As many of you know, on the side I work in the world of advertising and public relations. And as many marketers trapped in this possession would tell you; we hate nearly all of the tools at their disposal: pop-up ads, AdWords, ConstantContact, Twitter, ten-second AM radio spots, business-builder newspaper ads, LED billboards, and a multitude of options within a plugged-in life. All are bought and sold based on hope and chance; the great, necessary swindle of advertising.

But we use them all. We buy them all. And Twitter is an easy, free way for me to socially interact with similar writers, bloggers and followers, and maybe work my way into a different network. It’s a little unclean, sure, but no different than SEO or email blasts. And if Facebook is like a neverending high school reunion, Twitter is a daily trip to a schmoozefest cocktail party. You take a deep breath, you plunge in, and hope to make inroads with people who can help you. Regardless, If Mr. Faded Glory, These Monks, An Insurrection, or anything is going to find an audience, I’ve got to do something different.

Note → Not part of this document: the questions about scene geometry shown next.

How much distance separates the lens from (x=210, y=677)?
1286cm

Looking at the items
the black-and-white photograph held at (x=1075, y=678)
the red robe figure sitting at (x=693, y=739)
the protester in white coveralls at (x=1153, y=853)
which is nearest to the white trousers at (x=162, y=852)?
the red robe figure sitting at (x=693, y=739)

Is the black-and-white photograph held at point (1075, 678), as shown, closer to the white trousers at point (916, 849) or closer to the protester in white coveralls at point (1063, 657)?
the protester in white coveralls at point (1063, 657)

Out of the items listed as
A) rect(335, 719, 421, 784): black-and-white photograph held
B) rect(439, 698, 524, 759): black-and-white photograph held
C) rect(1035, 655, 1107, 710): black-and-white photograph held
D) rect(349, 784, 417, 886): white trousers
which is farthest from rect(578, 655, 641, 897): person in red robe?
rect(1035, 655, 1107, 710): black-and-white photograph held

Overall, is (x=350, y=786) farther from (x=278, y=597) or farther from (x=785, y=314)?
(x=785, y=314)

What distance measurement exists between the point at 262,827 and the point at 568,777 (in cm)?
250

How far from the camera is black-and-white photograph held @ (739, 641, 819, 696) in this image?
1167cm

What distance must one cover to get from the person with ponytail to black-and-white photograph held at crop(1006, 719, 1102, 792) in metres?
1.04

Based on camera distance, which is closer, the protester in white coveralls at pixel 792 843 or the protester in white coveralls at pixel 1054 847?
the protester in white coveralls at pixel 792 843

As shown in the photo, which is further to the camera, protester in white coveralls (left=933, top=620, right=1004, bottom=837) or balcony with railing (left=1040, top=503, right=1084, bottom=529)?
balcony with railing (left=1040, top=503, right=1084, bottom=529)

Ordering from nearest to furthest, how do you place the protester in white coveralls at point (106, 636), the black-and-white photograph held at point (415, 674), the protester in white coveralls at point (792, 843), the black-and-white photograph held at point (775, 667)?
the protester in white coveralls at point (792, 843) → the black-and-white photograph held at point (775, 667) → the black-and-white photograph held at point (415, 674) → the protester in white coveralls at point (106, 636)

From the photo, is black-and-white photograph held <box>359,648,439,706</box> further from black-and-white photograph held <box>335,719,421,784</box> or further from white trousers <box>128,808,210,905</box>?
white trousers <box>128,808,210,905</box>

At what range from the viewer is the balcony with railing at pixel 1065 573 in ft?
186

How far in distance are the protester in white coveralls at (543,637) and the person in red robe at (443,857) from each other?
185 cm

That’s Twitter. It’s not revolutionizing journalism. It’s not killing human contact. It’s not totally butchering grammar. It’s moving marketing discussions from a breakfast mixer to a computer screen. That can’t be completely awful.

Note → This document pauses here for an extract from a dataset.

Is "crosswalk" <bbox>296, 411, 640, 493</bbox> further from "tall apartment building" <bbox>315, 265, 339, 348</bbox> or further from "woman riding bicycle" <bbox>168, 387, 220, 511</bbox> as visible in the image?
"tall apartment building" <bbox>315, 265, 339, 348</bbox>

I’ve decried banal facebook status updates for the better part of two years; hoping someday the litany of single moms who describe potty-training in happy detail would migrate to Twitter, sparing the rest of us.

Now I’ve realized: They’re not the problem. I’m the problem – I’m hoping my friend network would stimulate, instead of depress. Why should they change? It’s just as simple for me to glom onto Twitter rather than urging moms (Really, I thought raising kids was busy) to do the same.

So I’m there, solely to push Mr. Faded Glory, These Monks, and whatever else I do. Now you know this going in.

See you soon.

Mr_FadedGlory

(Yes, I’m also on LinkedIn. And you’re right, it’s totally stupid.)